◆ **The request**: Copy out every line below that contains the word "background".

[start]

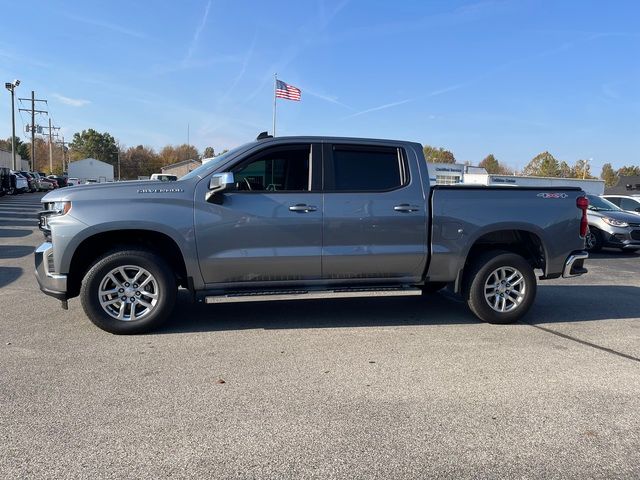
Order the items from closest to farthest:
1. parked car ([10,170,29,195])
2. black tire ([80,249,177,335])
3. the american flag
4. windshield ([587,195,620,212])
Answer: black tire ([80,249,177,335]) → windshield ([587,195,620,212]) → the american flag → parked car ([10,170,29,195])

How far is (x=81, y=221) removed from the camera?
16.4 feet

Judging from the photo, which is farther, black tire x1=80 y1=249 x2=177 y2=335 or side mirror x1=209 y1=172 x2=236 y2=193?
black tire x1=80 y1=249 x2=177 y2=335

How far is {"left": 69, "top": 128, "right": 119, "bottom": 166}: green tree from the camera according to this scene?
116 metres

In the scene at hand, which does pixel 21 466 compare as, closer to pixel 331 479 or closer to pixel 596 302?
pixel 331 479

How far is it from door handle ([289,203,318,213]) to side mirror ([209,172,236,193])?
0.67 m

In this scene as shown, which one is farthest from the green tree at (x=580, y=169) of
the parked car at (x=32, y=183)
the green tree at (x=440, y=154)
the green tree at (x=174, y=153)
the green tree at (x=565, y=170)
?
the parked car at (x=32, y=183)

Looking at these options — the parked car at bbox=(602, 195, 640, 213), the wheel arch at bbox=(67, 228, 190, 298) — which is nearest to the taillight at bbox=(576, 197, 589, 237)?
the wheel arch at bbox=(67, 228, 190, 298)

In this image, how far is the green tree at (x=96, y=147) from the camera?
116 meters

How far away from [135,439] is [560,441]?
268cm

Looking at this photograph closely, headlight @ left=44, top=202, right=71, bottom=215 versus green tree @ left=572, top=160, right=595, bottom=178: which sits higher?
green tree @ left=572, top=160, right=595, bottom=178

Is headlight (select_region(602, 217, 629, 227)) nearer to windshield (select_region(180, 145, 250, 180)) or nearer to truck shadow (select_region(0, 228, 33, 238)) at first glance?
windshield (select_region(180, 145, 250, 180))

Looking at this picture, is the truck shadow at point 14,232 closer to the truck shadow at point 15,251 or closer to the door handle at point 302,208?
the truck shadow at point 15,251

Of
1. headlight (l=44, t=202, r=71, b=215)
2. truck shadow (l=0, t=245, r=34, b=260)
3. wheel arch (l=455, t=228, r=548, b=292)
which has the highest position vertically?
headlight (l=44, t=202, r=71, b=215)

[end]
[start]

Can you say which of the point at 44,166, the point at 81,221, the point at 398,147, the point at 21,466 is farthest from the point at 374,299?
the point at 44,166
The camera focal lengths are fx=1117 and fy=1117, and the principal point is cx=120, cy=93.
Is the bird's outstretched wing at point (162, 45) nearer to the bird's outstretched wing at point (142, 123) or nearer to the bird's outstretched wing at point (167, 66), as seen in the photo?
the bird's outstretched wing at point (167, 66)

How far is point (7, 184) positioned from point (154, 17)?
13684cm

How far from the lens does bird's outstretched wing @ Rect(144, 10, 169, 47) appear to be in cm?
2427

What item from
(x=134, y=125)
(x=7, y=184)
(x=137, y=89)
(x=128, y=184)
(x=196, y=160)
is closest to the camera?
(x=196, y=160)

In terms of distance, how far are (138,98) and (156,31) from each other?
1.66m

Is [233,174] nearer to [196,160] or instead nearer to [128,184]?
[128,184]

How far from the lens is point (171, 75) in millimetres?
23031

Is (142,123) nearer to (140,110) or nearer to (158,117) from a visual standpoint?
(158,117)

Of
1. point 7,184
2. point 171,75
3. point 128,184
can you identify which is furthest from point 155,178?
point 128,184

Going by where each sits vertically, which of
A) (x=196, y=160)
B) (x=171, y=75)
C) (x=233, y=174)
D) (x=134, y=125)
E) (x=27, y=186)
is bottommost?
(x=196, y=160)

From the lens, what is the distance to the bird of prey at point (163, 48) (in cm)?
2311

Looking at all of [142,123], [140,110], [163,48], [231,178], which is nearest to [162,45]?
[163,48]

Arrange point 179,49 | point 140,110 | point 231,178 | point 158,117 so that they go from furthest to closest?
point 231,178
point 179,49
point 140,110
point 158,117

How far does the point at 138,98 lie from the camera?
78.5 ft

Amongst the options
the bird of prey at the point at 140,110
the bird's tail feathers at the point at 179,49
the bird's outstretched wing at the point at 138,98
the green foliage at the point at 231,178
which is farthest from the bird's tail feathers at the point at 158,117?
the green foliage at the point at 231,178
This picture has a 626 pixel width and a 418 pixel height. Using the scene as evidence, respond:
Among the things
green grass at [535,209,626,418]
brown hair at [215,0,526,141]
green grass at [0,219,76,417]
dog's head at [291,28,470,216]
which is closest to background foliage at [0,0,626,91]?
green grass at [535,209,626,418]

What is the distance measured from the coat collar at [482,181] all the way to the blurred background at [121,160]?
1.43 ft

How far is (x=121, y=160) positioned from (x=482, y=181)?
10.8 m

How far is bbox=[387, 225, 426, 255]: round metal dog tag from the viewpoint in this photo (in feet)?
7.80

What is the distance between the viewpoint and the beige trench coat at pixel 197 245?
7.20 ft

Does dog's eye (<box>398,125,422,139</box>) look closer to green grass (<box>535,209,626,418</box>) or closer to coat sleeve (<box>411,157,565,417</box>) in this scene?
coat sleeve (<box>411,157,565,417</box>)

[end]
[start]

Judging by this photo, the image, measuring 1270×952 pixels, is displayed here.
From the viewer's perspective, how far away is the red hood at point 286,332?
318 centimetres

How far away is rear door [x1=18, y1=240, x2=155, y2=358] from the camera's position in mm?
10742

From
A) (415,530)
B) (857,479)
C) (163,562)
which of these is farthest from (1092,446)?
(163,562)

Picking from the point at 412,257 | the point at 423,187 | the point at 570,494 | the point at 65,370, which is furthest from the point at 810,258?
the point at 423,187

[end]

◆ **Output of the task**:
which is closest to background foliage at [0,0,626,91]?
What is the distance measured from the coat collar at [482,181] all the way to the blurred background at [121,160]?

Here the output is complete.